Access management is one of the most neglected dimensions of governance and one of the most critical in audits. Implementing RBAC in Snowflake with Row-Level Security in Power BI's semantic layer ensures every user sees exactly what they should, no more. Automating access request and approval workflows adds full traceability: who requested, who approved, when, and why.

Equally important is periodic review. Active access should be reviewed at least quarterly, with documented evidence. An audit dashboard showing active access, last review dates, and users with recently unreviewed privileges turns this task into a manageable process, not a semi-annual investigation project.

7. Document AI Datasets Per the AI Act

For every high-risk AI model, create a dataset spec sheet: source, extraction date, transformations applied, representativeness metrics, owner, and last review date. This document is the first line of defense in an AESIA or AEPD inspection. It doesn't need to be complex; it needs to be complete, current, and accessible to the compliance team.

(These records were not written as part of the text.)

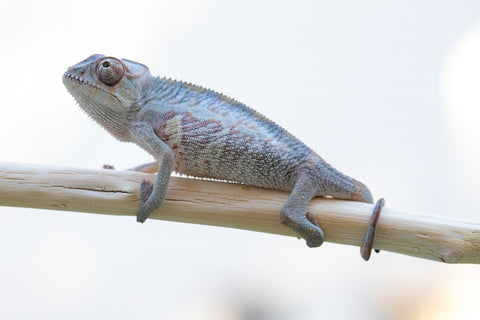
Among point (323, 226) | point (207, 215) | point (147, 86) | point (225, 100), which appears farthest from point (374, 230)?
point (147, 86)

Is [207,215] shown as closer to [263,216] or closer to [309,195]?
[263,216]

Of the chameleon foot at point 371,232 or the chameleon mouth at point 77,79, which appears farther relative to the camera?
the chameleon mouth at point 77,79

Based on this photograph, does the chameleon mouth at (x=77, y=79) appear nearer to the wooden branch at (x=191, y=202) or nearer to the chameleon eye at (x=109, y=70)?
the chameleon eye at (x=109, y=70)

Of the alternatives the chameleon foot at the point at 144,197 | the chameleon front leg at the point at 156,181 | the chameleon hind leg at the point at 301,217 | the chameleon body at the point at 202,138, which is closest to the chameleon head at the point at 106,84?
the chameleon body at the point at 202,138

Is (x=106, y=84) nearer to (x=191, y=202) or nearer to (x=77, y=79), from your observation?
(x=77, y=79)

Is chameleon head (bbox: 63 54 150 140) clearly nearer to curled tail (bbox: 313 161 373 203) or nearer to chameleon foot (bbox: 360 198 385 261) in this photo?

Recommended Tools by Maturity and Stack

There's no perfect tool for every context. The choice depends on the technology stack, budget, and existing governance maturity level. This table summarizes the most solid options on the market in 2026:

ToolCategoryBest forNote
OpenMetadata Catalog + Lineage Cloud teams, SMEs Very active open source; native integration with Snowflake and dbt
Collibra Enterprise governance Large corporations Very complete stewardship workflow; high cost
Microsoft Purview Catalog + Compliance Microsoft ecosystem Native integration with Azure, Power BI and M365; AI Act features on roadmap
dbt + dbt Docs Lineage + Quality Data engineering teams Native tests, automatic lineage; a must in any modern stack
Apache Atlas Metadata + Lineage Legacy Hadoop/Hive environments Powerful but complex; consider OpenMetadata as a more modern alternative
Alation Catalog + Collaboration Organizations with a strong data culture Excellent UX for business users; mid-to-high price
Great Expectations / Soda Data Quality Modern data pipelines Perfect for defining quality SLAs as code and integrating into CI/CD

For teams working with Power BI who want to dig deeper into the BI Ops and access control layer, the article ISO 42001 vs NIST AI RMF: How to Choose Your AI Governance Framework complements this guide well from the management framework angle.

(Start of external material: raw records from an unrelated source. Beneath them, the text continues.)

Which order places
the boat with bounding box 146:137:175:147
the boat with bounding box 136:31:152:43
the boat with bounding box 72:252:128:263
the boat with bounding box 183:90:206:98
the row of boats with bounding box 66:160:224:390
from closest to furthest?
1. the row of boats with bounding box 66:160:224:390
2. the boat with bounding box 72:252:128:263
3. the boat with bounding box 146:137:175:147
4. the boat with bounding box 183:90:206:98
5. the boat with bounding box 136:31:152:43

What Works in Practice: Cases From Complex Environments

Case 1 — Federated Governance in a Multi-Airline Group

Managing data in a group with seven airlines operating under the same holding company poses a challenge most frameworks don't account for: each entity has its own definition of key concepts like "active passenger," its own quality rules, and its own data teams with different cultures. Implementing a single, centralized framework doesn't work; it generates pushback and immediate workarounds.

The model that worked was a federated, two-layer data governance architecture: a corporate layer with master domains, canonical definitions, cross-entity lineage in Snowflake, and global access policies; and a local layer per airline with its own adaptations, always subordinate to corporate standards. The centralized catalog with automated ingestion from Snowflake and the semantic models in Power BI drastically reduced discrepancies between reports in the first six months of operation.

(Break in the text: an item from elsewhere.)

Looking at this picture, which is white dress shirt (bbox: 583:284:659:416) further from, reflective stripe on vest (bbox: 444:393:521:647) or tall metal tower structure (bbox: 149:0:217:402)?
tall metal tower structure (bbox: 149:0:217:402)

Case 2 — RBAC and Access Auditing in Snowflake and Power BI

In auditable environments with sensitive operational data, access management can't depend on emails and verbal approvals. Implementing granular RBAC in Snowflake — with roles by business domain, not individual user — combined with Row-Level Security in Power BI's semantic layer ensures every profile accesses exactly what it needs, with no over-privilege.

The differentiating element was the audit dashboard: a Power BI view showing active access per role in real time, last review dates, and users with privileges pending quarterly validation. This turned access review from a dreaded manual task into a twenty-minute process with documented evidence.

Case 3 — Metadata Automation in Commercial BI Teams

In BI consulting projects for commercial teams, one of the main bottlenecks is the time analysts spend looking for a metric's correct definition or a field's origin. The solution was integrating dbt Docs as a living documentation layer — automatically updated with every deploy — and publishing business metadata directly into Power BI Service datasets, with descriptions, owners, and sensitivity classification visible to any user.

The most tangible result wasn't technical: it was the reduction in onboarding time for new analysts and fewer questions to the data team about definitions. When documentation lives where the user works, it gets used. When it's in a separate wiki, it doesn't.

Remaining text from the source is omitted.